The other eight transition metal ions, Co, Cu, Fe, Mn, Mo, Ni, V and W form the final group. They bind tightly to organic ligands and therefore have very low mobility. Since they can exist in various oxidation states, they participate in innumerable redox reactions, and many of them are involved in oxygen chemistry. Fe and Cu are constituents of a large number of proteins involved in electron transfer chains. They also play an important role in oxygen-binding proteins involved in oxygen activation as well as in oxygen transport and storage. Co, together with another essential transition metal, Ni, is particularly important in the metabolism of small molecules like carbon monoxide, hydrogen and methane. Co is also involved in isomerisation and methyl transfer reactions. A major role of Mn is in the catalytic cluster involved in the photosynthetic oxidation of water to dioxygen in plants, and, from a much earlier period in geological time, in cyanobacteria. Mo and W enzymes contain a pyranopterindithiolate cofactor, while nitrogenase, the key enzyme of N₂ fixation contains a molybdenum–iron–sulfur cofactor, in which V can replace Mo when Mo is deficient. Other V enzymes include haloperoxidases. To date no Cr-binding proteins have been found, adding to the lack of biochemical evidence for a biological role of the enigmatic Cr.

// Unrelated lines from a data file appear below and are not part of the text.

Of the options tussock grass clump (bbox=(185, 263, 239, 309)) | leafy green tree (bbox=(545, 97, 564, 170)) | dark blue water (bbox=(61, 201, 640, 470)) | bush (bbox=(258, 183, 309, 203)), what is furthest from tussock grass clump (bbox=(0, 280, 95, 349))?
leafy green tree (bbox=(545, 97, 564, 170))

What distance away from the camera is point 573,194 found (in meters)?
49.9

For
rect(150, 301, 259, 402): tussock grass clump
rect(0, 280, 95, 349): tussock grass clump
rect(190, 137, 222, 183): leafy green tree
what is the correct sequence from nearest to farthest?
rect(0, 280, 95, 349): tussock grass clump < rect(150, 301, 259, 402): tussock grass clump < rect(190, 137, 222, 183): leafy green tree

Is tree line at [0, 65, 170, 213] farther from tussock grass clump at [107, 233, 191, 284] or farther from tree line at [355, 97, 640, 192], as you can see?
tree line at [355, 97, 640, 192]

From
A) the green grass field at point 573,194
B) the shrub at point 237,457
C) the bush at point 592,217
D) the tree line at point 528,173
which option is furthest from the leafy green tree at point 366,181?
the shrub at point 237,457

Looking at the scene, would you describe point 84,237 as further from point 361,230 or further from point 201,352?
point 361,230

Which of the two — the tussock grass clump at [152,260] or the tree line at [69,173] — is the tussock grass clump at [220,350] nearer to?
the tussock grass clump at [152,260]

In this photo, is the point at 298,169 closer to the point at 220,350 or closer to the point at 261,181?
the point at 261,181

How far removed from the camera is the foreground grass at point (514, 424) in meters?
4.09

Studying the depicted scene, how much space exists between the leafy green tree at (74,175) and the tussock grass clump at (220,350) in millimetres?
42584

The selective binding of Ca²⁺ by biological ligands compared to Mg²⁺ can be explained by the difference in their ionic radius, as we pointed out above. Also, for the smaller Mg²⁺ ion, the central field of the cation dominates its coordination sphere, whereas for Ca²⁺, the second and possibly even the third, coordination spheres have an important influence resulting in irregular coordination geometry. This allows Ca²⁺, unlike Mg²⁺ to bind to a large number of centres at once.

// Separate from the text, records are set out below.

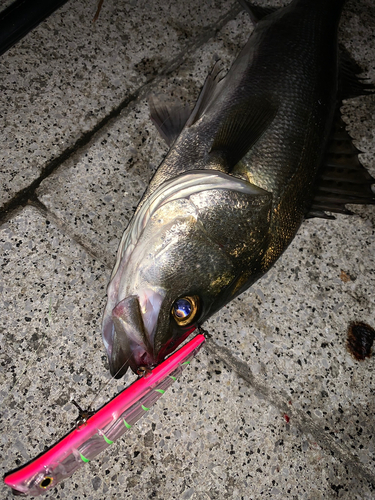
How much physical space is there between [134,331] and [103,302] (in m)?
0.66

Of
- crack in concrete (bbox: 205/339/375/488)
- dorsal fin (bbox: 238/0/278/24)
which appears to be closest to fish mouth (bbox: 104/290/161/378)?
crack in concrete (bbox: 205/339/375/488)

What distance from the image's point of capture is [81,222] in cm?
228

The high charge density on Mg²⁺ as a consequence of its small ionic radius ensures that it is an excellent Lewis acid in reactions notably involving phosphoryl transfers and hydrolysis of phosphoesters. Typically, Mg²⁺ functions as a Lewis acid, either by activating a bound nucleophile to a more reactive anionic form (e.g. water to hydroxide anion), or by stabilising an intermediate. The invariably hexacoordinate Mg²⁺ often participates in structures where the metal is bound to four or five ligands from the protein and a phosphorylated substrate. This leaves one or two coordination positions vacant for occupation by water molecules, which can be positioned in a particular geometry by the Mg²⁺ to participate in the catalytic mechanism of the enzyme.